Nos Estados Unidos há judeus negros que migraram na 2ª Guerra. Não existem registros de tribos em solo brasileiro, mas os judeus negros provavelmente foram trazidos para cá durante a escravidão. “Tantos cristãos-novos (judeus convertidos) de Portugal foram parar em alto mar após as perseguições da Inquisição que é provável que muitos tenham chegado aqui, assim como em Guiné, Congo e Angola, onde era menor o alcance inquisitorial”, diz Glasman.

RESGATE

A Etiópia foi um dos países onde a Guerra Fria foi travada com napalm. Desde 1974, estava em guerra civil, envolvendo o governo revolucionário contra dissidentes e separatistas da Eritreia. Como resultado, as perseguições religiosas e a fome fizeram com que cerca de 8 mil judeus etíopes fossem salvos pela Operação Moisés (em homenagem ao profeta bíblico). 

Em 1984, mais de 30 voos da Trans European Airways foram responsáveis por levar os judeus para Israel atráves do Sudão. Tudo foi realizado de maneira ultra secreta. A antiga companhia aérea havia realizado voos que vinham Sudão, com muçulmanos – seria uma ótima maneira de não despertar a atenção das autoridades.

Antes do resgate, muitos judeus fugiram da Etiópia a pé para os campos de refugiados do Sudão – a jornada era de duas semanas a um mês. No entanto, devido a violência e uma série de doenças, 4 mil deles perderam suas vidas durante o trajeto.

A operação só acabou de fato no dia 5 de janeiro de 1985, quando o então primeiro-ministro de Israel, Shimon Peres, confirmou que os judeus foram transportados em aviões. Peres pediu que o assunto não fosse comentado na mídia, todavia, era tarde.

O assunto se espalhou e o Sudão foi pressionado por autoridades árabes – queriam o país impedisse o transporte aéreo. Os judeus que não conseguiram sair da Etiópia seriam salvos pela Operação Josué.

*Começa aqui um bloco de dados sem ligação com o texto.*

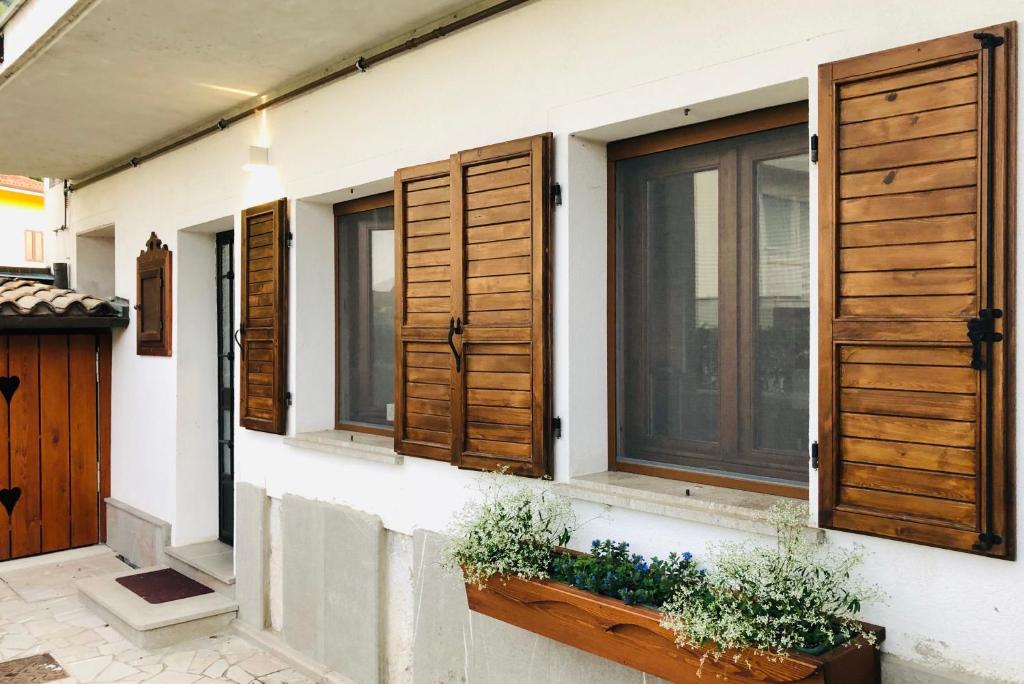 Pal Biel Affittacamere Avasinis في Avasinis: منزل به مصارع نوافذ خشبية ونباتات عليه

A operação Moisés Wikimedia Commons

Ocorrendo no ano seguinte, a Operação Josué foi liderada pelos EUA, ao total, mil judeus foram salvos pela ação – número pequeno se comparado à Operação Salomão.

A terceira operação resultou no resgate de mais de 14 mil emigrantes para a capital israelense, Tel-Aviv, entre 24 e 25 de maio de 1991. O plano foi executado com um Boeing 747 carregando 1.088 pessoas, mais que o dobro de sua capacidade, ou seja, quase uma missão impossível. De 1980 a 1992, cerca de 45 mil judeus etíopes migraram para Israel.

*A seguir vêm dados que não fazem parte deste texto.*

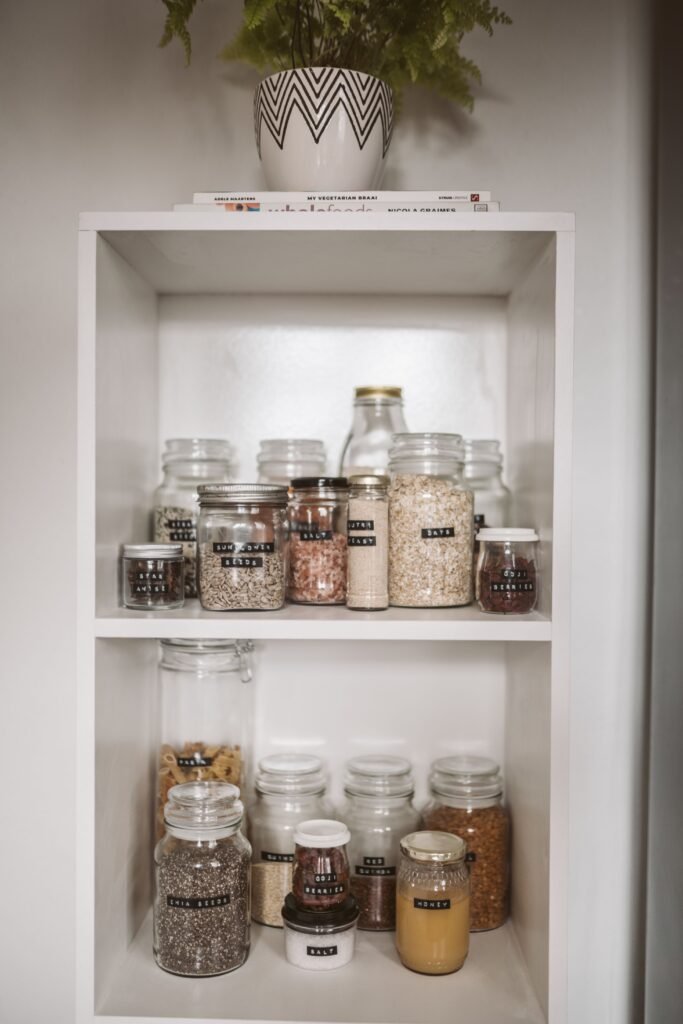 A pantry shelf with dry goods in labeled jars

Ao chegar em Israel, os judeus etíopes foram alojados e receberam assistência médica.Todavia, o lento processo de integração a sociedade, gerou discriminação e racismo contra os beta israel ao passar dos anos. 

Um incidente ocorrido nos anos 90 causou um sentimento de discriminação entre os judeus negros. O sangue doado por israelenses etíopes foi descartado pelo banco de sangue nacional de Israel. As autoridades israelenses tinham medo de uma possível transmissão de HIV. Excluídos da sociedade, muitos desses judeus vivem nas periferias, que encara altos níveis de desemprego e possuem poucos recursos públicos. Hoje, existem mais de 121.000 beta israelenses vivendo em Israel.